On September 11, I took a picture of the contents of my pockets. Three items. A mask. A rubber glove. Crumpled tissues. This sums up my experience of the 20th anniversary of 9/11.
THE MASK: Covid is surging again. The joyous “breakout summer” we hoped for turned into one visit (from my sons) and two road trips (MI and VT) for me. All good. I’ve started testing occasionally. I wear a mask for any indoor activity that might include an unvaccinated person or someone who is particularly vulnerable. I worry about “breakthrough” infection.
9/11 cost us about 3000 lives. The number of lives lost to Covid is so high. We lost 671 people this year on 9/11. Our Covid total is approaching one million, if you factor in some uncounted deaths, like those of people who postponed medical care. The official death toll is about 700,000. We’re numb from loss.

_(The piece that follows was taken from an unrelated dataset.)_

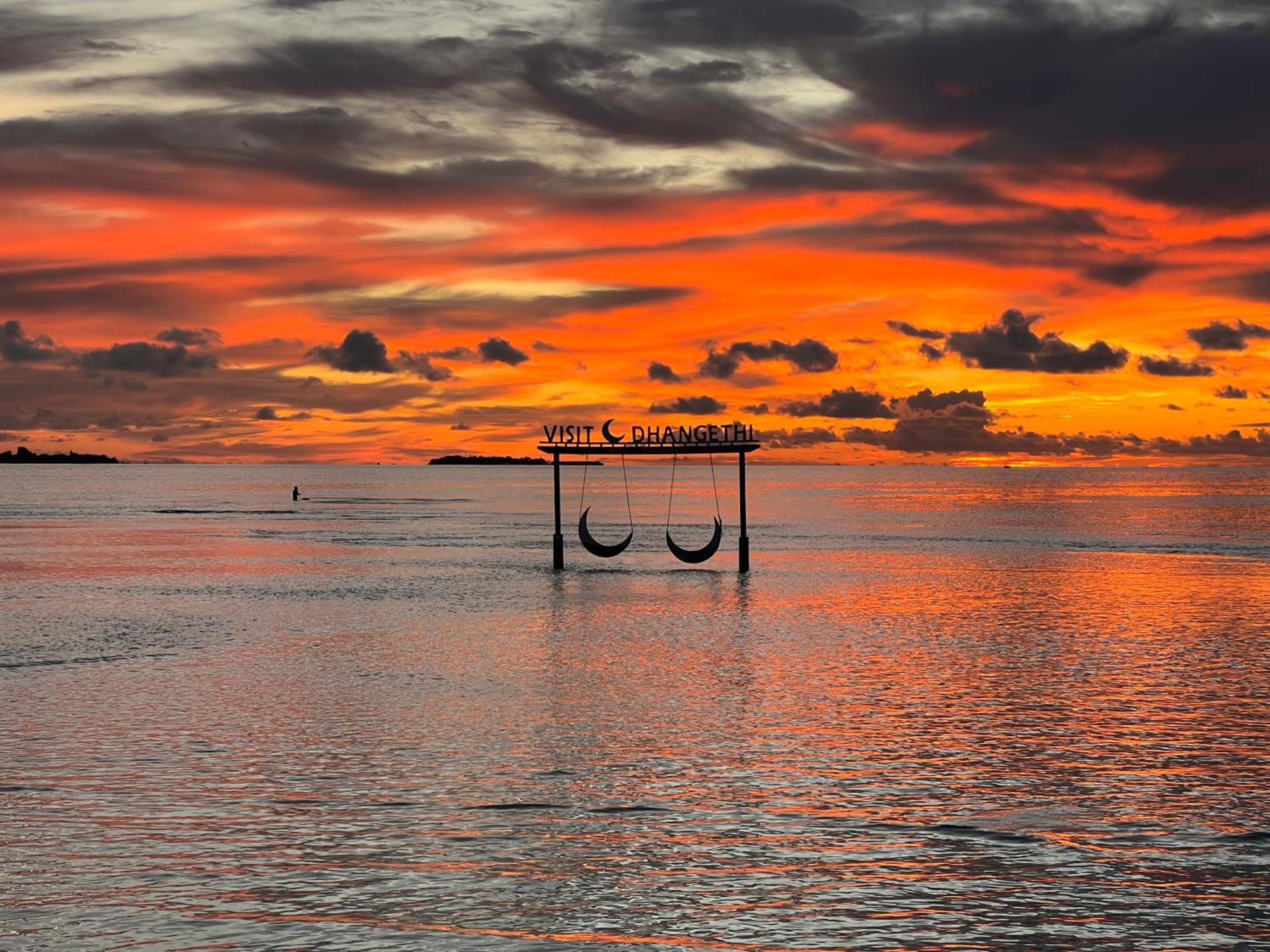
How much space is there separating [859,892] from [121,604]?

THE GLOVE: Early in the Covid shutdown, we wore rubber gloves because we feared contact infection. That turned out not to be a big problem. I now have a small gash on my thumb from carelessness in the kitchen. I’ve got a huge supply of gloves from earlier. I protect my hands from dishwater, dirt, etc. This is about getting old. The skin on my hands is easily nicked. I’m grateful that I can use rubber gloves whenever I want.

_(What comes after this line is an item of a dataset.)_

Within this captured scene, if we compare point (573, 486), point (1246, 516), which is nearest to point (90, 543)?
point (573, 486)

THE KLEENEX: I’ve been weepy. I listened to the Verdi Requiem live streamed from the Metropolitan Opera House on Saturday evening. The wrath of God. The pictures of the 9/11 memorial, with the lights on. The names of those who died. A woman’s name followed by “and her unborn child”. I cried. I just learned of another (non Covid) death, my good friend’s aunt, last of her generation. Funeral preparations. Covid interrupted our patterns of grief and commemoration, but I think this recent death will be ritually marked according to the traditions of the family.
So that was my 20th anniversary of September 11, 2001.